Consentir au don d’organes : quelle est la place de la famille ?
Bien qu’une personne puisse enregistrer au préalable sa volonté de donner ses organes, son intention ne sera confirmée que lorsque la possibilité du don se concrétisera, c’est-àdire au moment de son décès alors qu’elle aura été amenée à l’urgence ou aux soins intensifs.
Comme intensiviste, je dois mettre en priorité l’intérêt du patient. Toutefois, lorsque ce dernier est incapable d’exprimer sa volonté, c’est légalement vers la famille que je dois me tourner.
UNE QUESTION DÉLICATE
Il revient en effet aux professionnels de la santé d’aborder cette délicate question avec la famille dans un contexte particulièrement chargé en émotions. Non seulement la famille subit la perte d’un être cher, mais doit également intégrer les explications du médecin sur des concepts aussi complexes que la différence entre la mort cérébrale et le coma. Cela sans compter qu’un conflit peut survenir si elle refuse le don d’organes, malgré que le consentement ait été dûment enregistré.

EXTRAIT DE DONNÉES:

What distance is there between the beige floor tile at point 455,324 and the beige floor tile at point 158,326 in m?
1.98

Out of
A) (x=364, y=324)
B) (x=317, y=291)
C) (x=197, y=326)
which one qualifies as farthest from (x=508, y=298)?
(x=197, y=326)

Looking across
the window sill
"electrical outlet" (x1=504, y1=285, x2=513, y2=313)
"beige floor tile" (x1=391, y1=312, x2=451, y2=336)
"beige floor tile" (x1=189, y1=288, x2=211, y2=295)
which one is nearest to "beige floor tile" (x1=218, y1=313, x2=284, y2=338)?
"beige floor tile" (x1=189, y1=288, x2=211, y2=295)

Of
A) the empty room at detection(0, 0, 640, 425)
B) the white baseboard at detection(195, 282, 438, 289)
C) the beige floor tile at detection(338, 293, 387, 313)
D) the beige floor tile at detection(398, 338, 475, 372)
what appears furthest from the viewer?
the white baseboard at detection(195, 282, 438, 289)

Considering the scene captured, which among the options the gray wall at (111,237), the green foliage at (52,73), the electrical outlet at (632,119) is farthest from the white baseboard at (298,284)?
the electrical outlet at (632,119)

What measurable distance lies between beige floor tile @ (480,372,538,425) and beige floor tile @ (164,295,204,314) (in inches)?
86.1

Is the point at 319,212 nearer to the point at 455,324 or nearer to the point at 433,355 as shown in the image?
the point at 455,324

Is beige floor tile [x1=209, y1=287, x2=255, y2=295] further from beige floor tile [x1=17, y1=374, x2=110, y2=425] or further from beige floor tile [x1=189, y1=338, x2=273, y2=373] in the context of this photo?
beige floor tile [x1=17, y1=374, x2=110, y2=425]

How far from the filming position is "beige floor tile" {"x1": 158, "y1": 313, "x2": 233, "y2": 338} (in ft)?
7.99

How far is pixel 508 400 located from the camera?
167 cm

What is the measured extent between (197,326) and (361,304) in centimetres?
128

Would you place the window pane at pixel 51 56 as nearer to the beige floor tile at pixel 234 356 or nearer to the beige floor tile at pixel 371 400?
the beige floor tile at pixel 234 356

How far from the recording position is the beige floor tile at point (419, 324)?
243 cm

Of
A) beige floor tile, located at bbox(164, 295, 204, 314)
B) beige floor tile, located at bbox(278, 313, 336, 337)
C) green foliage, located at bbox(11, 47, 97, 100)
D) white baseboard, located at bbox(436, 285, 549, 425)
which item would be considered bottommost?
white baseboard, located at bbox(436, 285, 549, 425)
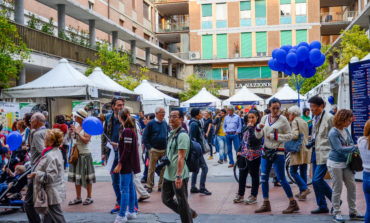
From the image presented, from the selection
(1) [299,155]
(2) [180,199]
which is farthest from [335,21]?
(2) [180,199]

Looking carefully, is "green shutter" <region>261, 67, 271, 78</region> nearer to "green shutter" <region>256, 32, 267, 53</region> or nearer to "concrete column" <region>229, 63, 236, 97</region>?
"green shutter" <region>256, 32, 267, 53</region>

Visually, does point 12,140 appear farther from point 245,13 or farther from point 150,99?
point 245,13

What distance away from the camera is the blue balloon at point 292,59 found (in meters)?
12.8

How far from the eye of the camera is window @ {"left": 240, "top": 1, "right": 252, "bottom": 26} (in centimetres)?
4434

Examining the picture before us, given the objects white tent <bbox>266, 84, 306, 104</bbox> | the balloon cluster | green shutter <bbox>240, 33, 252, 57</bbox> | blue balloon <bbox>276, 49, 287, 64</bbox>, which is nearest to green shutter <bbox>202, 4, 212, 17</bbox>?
green shutter <bbox>240, 33, 252, 57</bbox>

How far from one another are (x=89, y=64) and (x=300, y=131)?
1488 centimetres

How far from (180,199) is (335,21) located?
41.6 meters

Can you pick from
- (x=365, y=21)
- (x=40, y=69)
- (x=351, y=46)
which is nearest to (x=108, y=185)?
(x=40, y=69)

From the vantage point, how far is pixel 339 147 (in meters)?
5.85

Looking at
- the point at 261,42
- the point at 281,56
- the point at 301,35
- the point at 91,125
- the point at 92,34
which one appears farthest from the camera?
the point at 261,42

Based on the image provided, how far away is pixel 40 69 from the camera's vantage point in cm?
1830

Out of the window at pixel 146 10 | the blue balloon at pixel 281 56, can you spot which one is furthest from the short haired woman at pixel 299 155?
the window at pixel 146 10

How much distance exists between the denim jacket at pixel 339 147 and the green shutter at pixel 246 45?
39.0 meters

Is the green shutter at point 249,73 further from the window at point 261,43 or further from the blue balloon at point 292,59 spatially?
the blue balloon at point 292,59
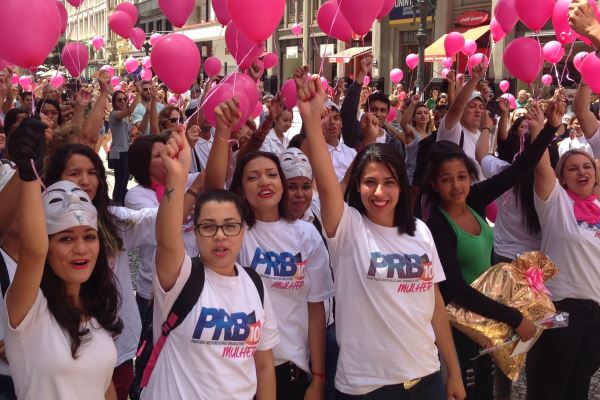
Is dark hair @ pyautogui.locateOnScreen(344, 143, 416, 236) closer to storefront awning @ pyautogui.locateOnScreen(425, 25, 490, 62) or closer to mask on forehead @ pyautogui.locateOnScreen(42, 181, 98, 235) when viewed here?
mask on forehead @ pyautogui.locateOnScreen(42, 181, 98, 235)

EXERCICE:
D'après le texte sur le don d'organes, vers qui l'intensiviste doit-il légalement se tourner quand le patient est incapable d'exprimer sa volonté ? Les enregistrements proviennent d'une autre source.

RÉSULTAT OBTENU:
Vers la famille.